**Information shown:**
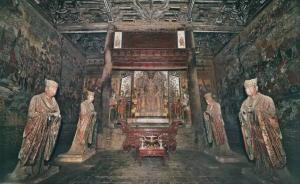 上海博物馆编了本有心机的《文明对比手册》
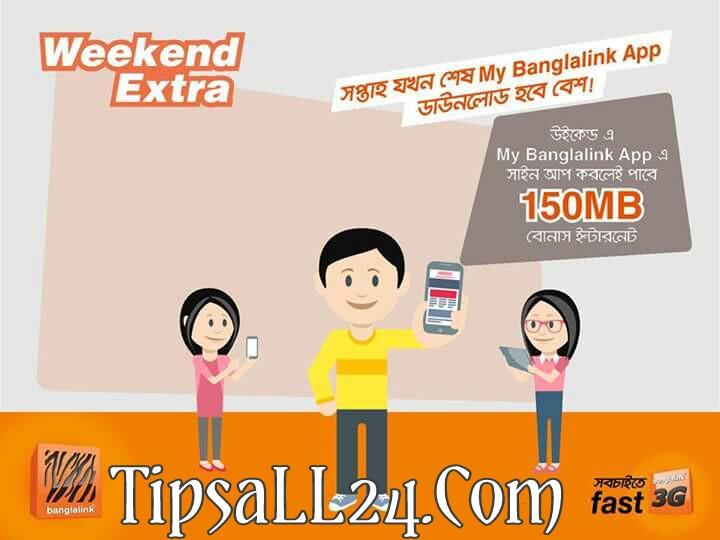 শুক্রবার অথবা শনিবার My Banglalink App এ সাইন আপ করলেই পাবে 150MB বোনাস (মেয়াদ ৩ দিন) ইন্টারনেট সম্পূর্ণ ফ্রী।
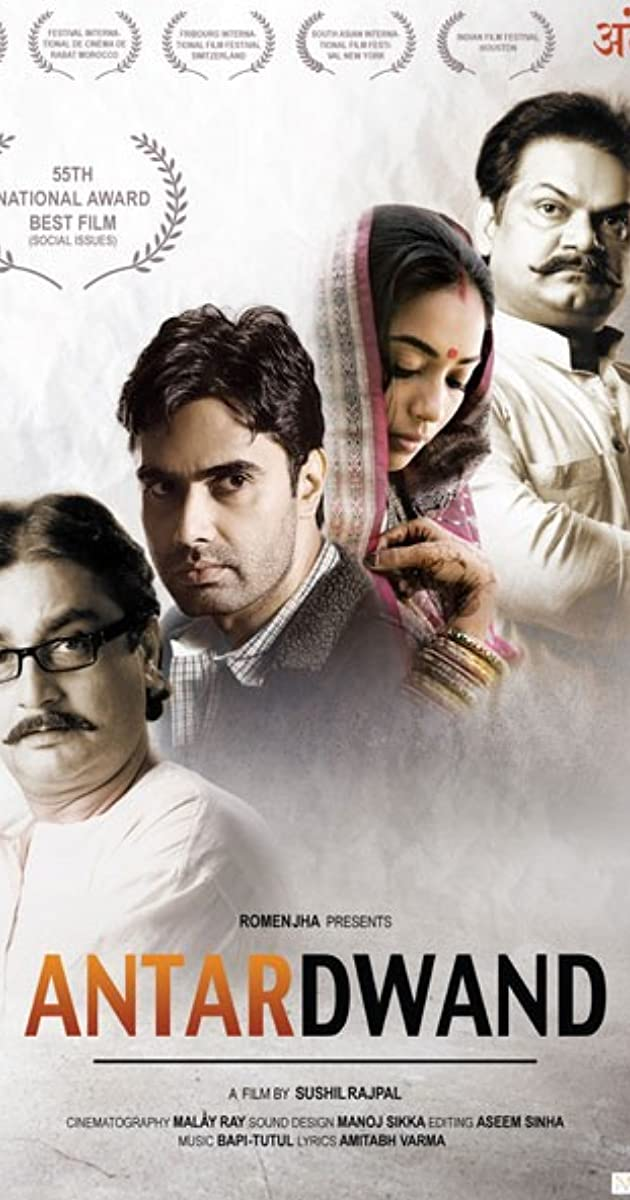 tamil Antardwand movie download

**Task to carry out:** Transcribe the listing above in full. Pictures are not part of the copy.

**Response box:**
 上海博物馆编了本有心机的《文明对比手册》
 শুক্রবার অথবা শনিবার My Banglalink App এ সাইন আপ করলেই পাবে 150MB বোনাস (মেয়াদ ৩ দিন) ইন্টারনেট সম্পূর্ণ ফ্রী।
 tamil Antardwand movie download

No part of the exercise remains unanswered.